(Items from a data source)
----------------------------------------

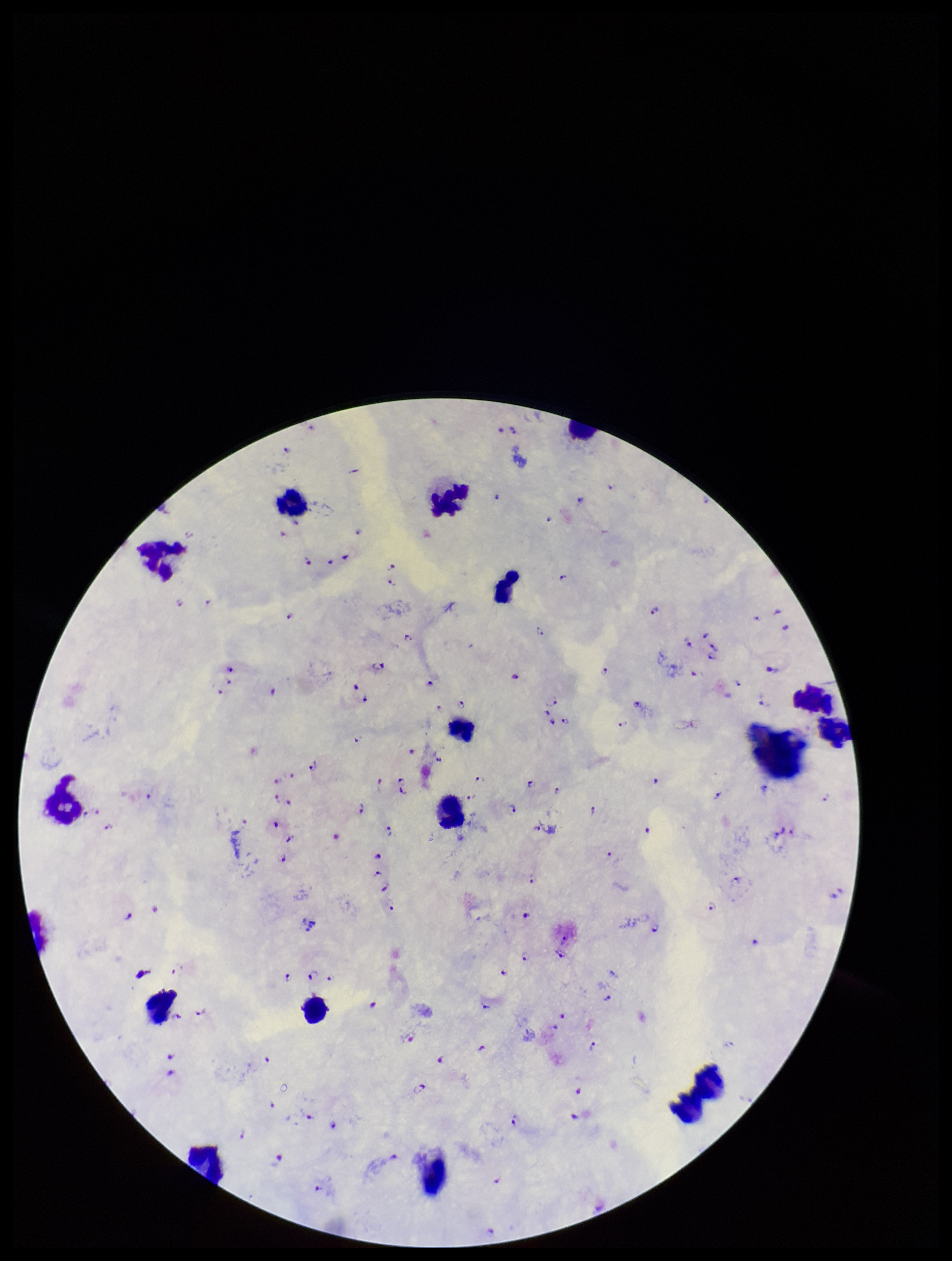

patient_malaria_status: positive
field_of_view: one from this slide
parasite_count: 121
stain: Giemsa
image_size: 952×1261 pixels
leukocyte_count: 17
capture: smartphone photograph through the microscope eyepiece
species_reported_for_this_patient: Plasmodium falciparum
plasmodium_parasites: identified
preparation: thick blood smear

----------------------------------------

ACTION ITEM: Reproduce, word for word, every line starting at the line that contains "leukocyte_count: 17" and ending with the final line of the entries.

RESPONSE BOX:
leukocyte_count: 17
capture: smartphone photograph through the microscope eyepiece
species_reported_for_this_patient: Plasmodium falciparum
plasmodium_parasites: identified
preparation: thick blood smear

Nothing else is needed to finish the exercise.